## Extract to read
Looking Past a Disability

Often times when people are interacting with others who have physical or mental disabilities, they do not know how to act. The author of this article does a great job relating to people in this situation and how they should react. This was especially meaningful to me because I befriended a man named Peter with a disability that has attended all of my basketball games. When I first met him after one of my games at Norton High School, I did not know how to react. A few years have gone by and he still attends my games, now at Wheaton College. Although he is almost ten years older than me, I like to think of him as a little brother. He is always so excited to see me and it’s always an honor to help him out, whether it be driving him somewhere or supporting his youtube page. Although he has a mental disability and the author talks about a man with a physical one, I feel that the situations were the same.

## Records from a spatial question set

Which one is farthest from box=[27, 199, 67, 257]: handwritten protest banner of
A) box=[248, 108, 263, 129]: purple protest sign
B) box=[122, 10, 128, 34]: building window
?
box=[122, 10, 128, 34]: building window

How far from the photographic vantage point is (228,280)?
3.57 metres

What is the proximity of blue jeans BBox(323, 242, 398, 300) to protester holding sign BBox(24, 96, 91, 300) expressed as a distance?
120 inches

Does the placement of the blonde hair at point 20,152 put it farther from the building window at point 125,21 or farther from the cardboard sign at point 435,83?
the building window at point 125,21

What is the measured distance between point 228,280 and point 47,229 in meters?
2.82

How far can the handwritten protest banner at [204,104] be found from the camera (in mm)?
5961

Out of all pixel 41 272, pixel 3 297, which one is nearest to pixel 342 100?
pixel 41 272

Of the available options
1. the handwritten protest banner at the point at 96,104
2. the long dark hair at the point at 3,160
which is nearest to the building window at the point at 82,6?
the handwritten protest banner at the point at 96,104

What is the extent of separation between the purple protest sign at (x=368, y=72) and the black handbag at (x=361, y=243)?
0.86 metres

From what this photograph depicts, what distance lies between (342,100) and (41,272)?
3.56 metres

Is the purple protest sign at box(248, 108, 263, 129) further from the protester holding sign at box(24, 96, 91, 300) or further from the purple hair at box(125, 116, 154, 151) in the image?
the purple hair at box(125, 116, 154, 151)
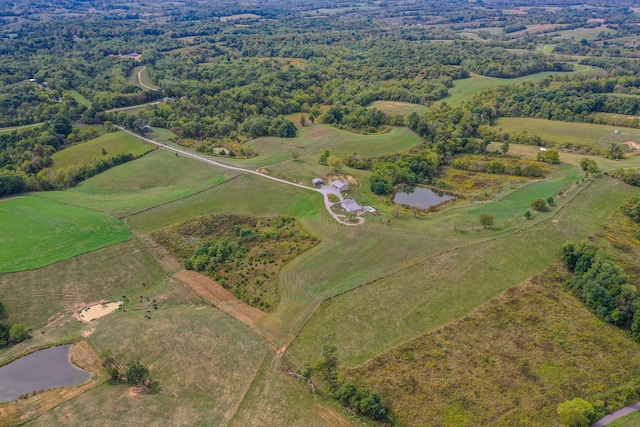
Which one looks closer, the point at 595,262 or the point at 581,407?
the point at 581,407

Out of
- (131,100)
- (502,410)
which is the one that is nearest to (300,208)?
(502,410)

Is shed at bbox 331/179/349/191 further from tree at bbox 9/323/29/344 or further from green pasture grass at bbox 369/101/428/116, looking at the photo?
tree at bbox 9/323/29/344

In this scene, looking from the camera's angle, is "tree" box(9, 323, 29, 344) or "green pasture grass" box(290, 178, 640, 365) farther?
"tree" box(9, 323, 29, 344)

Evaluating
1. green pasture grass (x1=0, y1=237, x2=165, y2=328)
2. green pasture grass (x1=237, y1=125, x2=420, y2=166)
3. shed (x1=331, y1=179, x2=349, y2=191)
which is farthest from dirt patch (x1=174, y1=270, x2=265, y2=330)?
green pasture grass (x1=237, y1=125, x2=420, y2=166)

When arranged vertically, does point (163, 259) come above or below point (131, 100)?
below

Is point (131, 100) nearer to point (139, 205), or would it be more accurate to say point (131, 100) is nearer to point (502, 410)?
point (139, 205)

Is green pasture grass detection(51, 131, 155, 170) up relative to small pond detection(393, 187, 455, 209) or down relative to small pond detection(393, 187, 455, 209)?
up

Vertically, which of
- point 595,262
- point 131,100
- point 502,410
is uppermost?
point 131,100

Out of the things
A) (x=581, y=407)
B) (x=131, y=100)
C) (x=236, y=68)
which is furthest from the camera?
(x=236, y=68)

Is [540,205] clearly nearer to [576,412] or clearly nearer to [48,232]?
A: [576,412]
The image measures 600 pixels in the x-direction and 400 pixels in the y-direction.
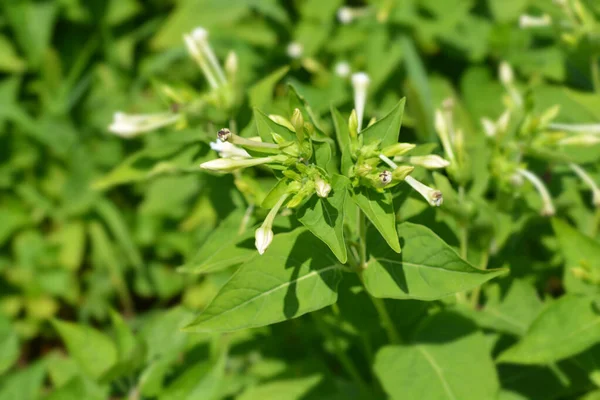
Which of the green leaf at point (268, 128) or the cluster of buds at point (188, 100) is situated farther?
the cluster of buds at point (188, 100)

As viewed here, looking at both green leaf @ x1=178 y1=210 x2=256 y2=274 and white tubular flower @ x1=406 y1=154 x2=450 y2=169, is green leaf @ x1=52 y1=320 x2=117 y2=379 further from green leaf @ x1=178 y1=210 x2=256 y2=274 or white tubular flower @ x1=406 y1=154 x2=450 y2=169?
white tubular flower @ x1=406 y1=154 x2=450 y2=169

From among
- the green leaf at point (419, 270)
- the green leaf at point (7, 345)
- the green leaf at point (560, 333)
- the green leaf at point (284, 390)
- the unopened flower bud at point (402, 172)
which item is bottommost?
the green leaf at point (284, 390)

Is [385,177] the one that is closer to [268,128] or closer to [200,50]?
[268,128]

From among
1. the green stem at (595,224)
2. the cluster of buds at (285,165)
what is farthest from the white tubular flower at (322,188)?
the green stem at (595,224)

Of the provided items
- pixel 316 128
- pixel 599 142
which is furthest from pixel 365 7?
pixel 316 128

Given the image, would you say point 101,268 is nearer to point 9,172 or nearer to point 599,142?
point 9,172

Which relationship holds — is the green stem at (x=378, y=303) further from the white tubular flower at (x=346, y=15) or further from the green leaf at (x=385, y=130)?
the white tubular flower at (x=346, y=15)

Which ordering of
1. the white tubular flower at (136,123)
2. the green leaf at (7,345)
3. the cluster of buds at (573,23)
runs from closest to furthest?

==

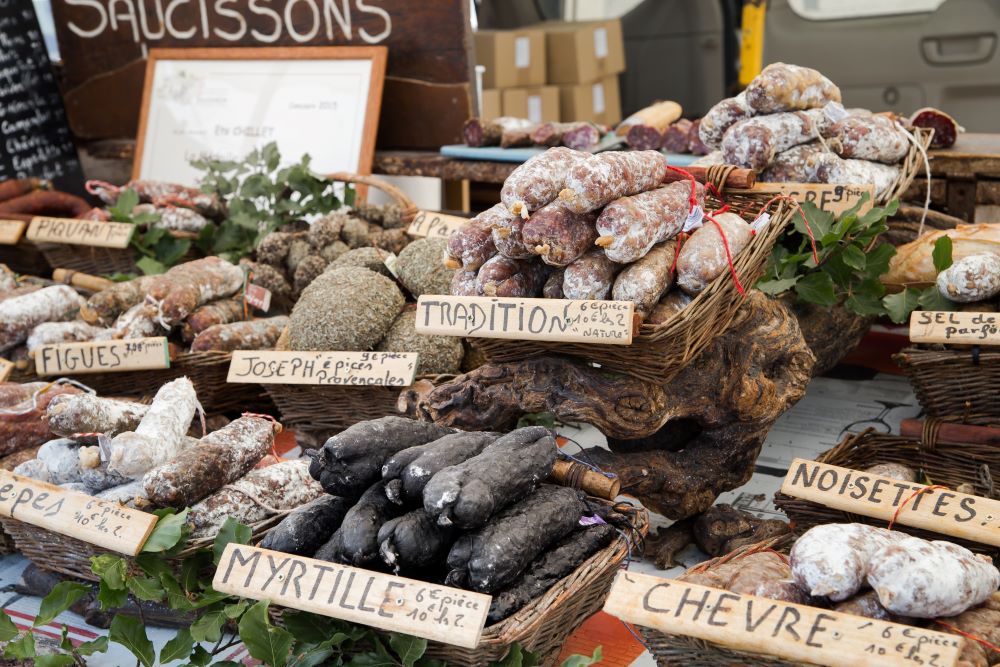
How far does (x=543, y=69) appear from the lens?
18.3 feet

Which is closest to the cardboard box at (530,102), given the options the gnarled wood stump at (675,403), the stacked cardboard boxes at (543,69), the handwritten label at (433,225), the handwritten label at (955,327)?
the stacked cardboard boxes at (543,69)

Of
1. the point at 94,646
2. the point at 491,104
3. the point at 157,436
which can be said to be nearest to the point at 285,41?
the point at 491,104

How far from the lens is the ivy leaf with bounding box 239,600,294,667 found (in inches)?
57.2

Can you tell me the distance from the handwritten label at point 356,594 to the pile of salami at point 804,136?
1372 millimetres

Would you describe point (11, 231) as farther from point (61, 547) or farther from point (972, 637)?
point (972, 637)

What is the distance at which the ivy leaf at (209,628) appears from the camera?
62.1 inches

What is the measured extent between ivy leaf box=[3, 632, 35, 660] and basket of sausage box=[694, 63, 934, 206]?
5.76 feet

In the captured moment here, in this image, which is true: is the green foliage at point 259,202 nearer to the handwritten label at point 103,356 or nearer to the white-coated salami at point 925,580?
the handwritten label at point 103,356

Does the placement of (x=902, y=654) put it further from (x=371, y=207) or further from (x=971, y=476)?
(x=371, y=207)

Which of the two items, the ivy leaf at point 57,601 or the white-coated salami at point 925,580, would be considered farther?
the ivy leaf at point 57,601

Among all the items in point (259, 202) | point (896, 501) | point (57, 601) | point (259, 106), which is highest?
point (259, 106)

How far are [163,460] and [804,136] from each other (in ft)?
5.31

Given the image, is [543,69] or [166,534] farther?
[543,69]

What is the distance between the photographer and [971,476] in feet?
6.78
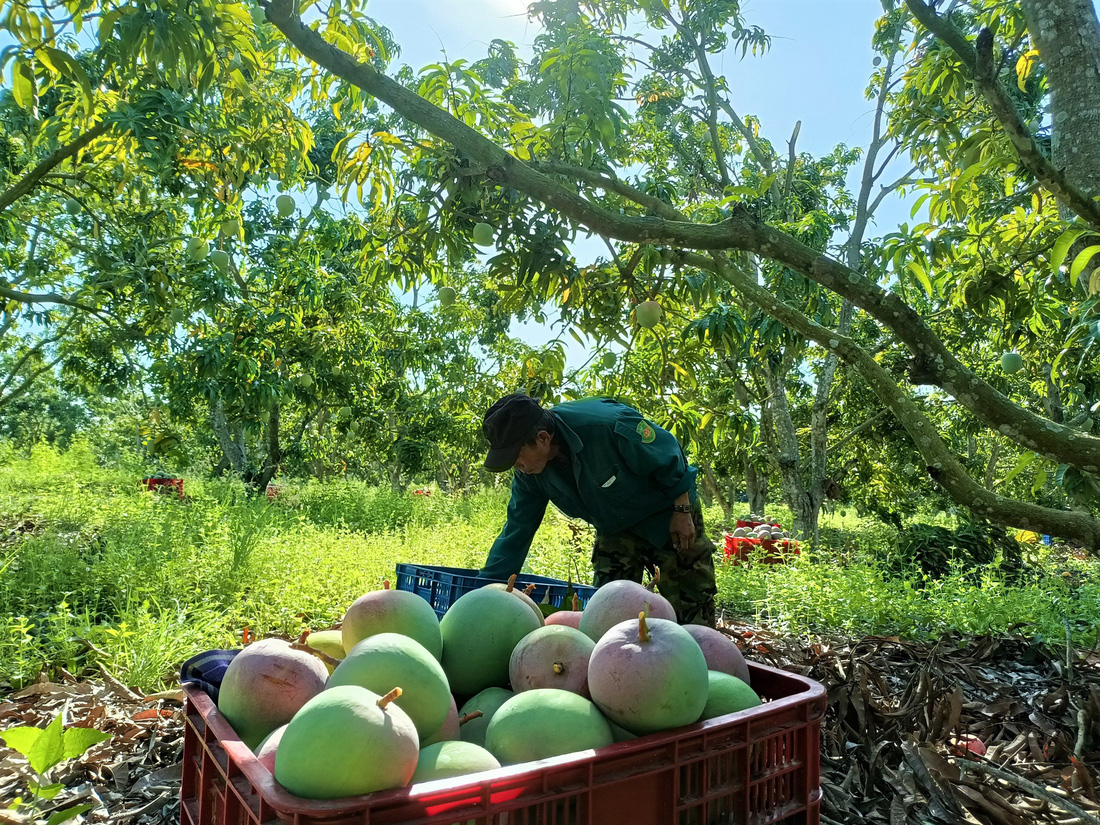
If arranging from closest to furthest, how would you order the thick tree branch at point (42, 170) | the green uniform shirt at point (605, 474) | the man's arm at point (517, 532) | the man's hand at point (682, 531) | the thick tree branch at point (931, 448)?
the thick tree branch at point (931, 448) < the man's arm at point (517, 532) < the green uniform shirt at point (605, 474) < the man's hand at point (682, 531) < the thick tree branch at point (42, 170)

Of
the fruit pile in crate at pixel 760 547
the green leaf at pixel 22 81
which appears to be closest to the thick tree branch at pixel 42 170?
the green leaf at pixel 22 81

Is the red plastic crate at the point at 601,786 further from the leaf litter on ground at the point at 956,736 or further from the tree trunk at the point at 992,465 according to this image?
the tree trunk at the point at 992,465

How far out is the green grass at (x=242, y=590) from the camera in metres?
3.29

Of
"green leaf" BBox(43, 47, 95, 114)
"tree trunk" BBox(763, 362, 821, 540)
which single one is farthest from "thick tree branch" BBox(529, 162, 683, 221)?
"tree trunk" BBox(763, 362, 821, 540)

## Tasks
1. Output the records in the stretch from the line containing "What is the proximity" through the line containing "0.86 metres" as a two-column CSV with the columns "entry_text" and "answer", one row per record. Put each value in a single quoted field and replace any line breaks with spaces.
2. Write what comes next in the piece about looking past a disability, picking up after its final sentence.
The text and the records are unrelated and should be treated as separate material.

## Answers below
1.
entry_text,answer
"What is the proximity of blue jeans BBox(323, 242, 398, 300) to protester holding sign BBox(24, 96, 91, 300) expressed as a distance?","120 inches"
"Does the placement of the blonde hair at point 20,152 put it farther from the building window at point 125,21 or farther from the cardboard sign at point 435,83?","the building window at point 125,21"
"What is the measured distance between point 228,280 and point 47,229 in meters?","2.82"
"How far can the handwritten protest banner at [204,104] be found from the camera (in mm)?","5961"
"Out of all pixel 41 272, pixel 3 297, which one is nearest to pixel 342 100?","pixel 41 272"
"Of the available options 1. the handwritten protest banner at the point at 96,104 2. the long dark hair at the point at 3,160 which is nearest to the building window at the point at 82,6?","the handwritten protest banner at the point at 96,104"
"What is the extent of separation between the purple protest sign at (x=368, y=72) and the black handbag at (x=361, y=243)?","0.86 metres"

2.
At first I thought it was polite to ignore his disability. I found that when I did this, I ignored him as a human being as well. Now, I realize that by ignoring the disability, it kept me from connecting with Peter, just like the author experienced with the man in the wheelchair. Once I got more comfortable with him I stopped focusing on his disability, forgetting it even existed at times. Once this happened, I realized he was just like me. He is the nicest person I have ever met, sometimes saying, “I love you” up to five times before I drop him off. He is also a huge sports fan just like me. Not only does he attend my games but also every other Norton High School and Wheaton College game regardless of what sport it is. I can always count on seeing Peter cheering in the stands recording the game for his youtube channel.

The article was published on July 1, 2014. The author said that after reading Joan Ablon’s work, he realized the solution to his predicament was simply to ask the man his name. Its almost 8 months later now and hopefully he has asked the man his name. It is a privilege to get to know someone who is a little different than you and I hope he takes full advantage of it and connects with the man. Speaking from experience I can confidently say it will be one of the most rewarding relationships in his life.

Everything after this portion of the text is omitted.